*JOB A*. Pull out every line of the records below that contains the word "camera".

Who can take the jingle “Me-etric fever, me-tric fever; everybody haffi learn fi use-metric; everybody haffi learn fi use-metric;” out of my mind? Who can say that I never enjoyed Chippees Banana Chips, Cheez Zees, Kiss Cupcakes, Cheese Trix, Dominoes cookies, Cheese Popcorn, Big Foot, bag juice, box drinks, patty and cocoa bread, fried dumplings, mackerel run down, curry goat and chicken, jerk chicken, gungo rice and peas, stew peas,  guineps, and oataheite apples? Who can change that I knew paw paw and pak choy before I knew “papaya” and “bok choy”?  Who can re-write my history to not include the times I would stand to attention with my right arm crossed over my heart and proudly sing the words “Eternal Father, Bless our Land…” or the special morning assemblies at St. Andrew Prep where they would raise the flag and we would say the National Pledge?  Who can change that I grew up watching JBC/ TVJ, CVM, and Love TV? Who can change that I was born going to St. Andrew Parish Church and was christened by Father Thompson? Who can erase the fun I had during November Prizegiving ceremonies, and December bazaars and Christmas concerts at my prep school? Who can say that I didn’t take the GSAT and earn the right to be a first-former at Campion College? Who can say that I Mrs. Edwards didn’t teach me to write in cursive or read, Miss Lynch didn’t teach me art or that Mr. Stone didn’t teach me history, that I didn’t survive Mrs. Ogilve’s clasroom when I was 6 and Mrs. Frasier’s when I was 10, that I never had extra lessons with Mrs. Williams? Who can tell me what it was like for me to go to the market with my mother on Saturday mornings or to spend Sunday evenings with my family at Devon House, eating ice cream and standing on the small bridge over the pond to see the turtles and little orange fish!

 Who knows the grief I felt at leaving my home behind?  Who feels my grief now when I realize that there’s so much about it that I that I no longer remember?

*MATERIAL*.

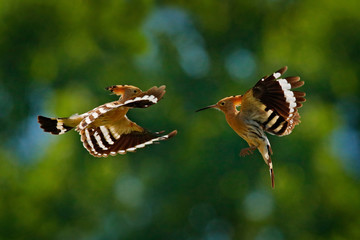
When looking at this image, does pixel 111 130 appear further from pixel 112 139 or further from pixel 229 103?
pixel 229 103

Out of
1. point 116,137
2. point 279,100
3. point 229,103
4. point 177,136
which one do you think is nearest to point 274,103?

--

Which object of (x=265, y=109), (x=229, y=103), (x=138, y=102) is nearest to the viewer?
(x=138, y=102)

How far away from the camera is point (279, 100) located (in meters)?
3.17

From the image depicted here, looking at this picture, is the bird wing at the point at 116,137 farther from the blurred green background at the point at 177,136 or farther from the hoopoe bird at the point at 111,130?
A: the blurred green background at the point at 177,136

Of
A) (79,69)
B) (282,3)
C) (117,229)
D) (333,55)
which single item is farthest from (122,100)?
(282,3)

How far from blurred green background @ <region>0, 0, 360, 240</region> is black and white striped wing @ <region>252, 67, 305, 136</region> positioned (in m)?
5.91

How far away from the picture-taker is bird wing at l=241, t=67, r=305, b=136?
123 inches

==

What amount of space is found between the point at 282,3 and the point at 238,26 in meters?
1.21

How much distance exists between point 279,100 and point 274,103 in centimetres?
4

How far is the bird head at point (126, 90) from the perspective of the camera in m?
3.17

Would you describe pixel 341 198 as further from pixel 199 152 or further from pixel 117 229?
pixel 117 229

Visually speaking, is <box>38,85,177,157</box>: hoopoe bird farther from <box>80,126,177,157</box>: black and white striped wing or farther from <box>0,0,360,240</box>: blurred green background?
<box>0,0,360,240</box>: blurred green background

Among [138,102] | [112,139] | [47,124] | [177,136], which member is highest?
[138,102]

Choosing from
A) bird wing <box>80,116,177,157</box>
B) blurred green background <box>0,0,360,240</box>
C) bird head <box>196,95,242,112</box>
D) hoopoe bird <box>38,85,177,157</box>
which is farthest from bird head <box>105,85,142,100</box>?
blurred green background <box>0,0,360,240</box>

*JOB B*. Write out the passage of the childhood-memories excerpt above, starting at "Who knows the" and ending at "no longer remember?", replacing "grief" with "sorrow" throughout.

*FINAL ANSWER A*.
How far away from the camera is point (279, 100) located (in meters)?
How far is the bird head at point (126, 90) from the perspective of the camera in m?

*FINAL ANSWER B*.
Who knows the sorrow I felt at leaving my home behind?  Who feels my sorrow now when I realize that there’s so much about it that I that I no longer remember?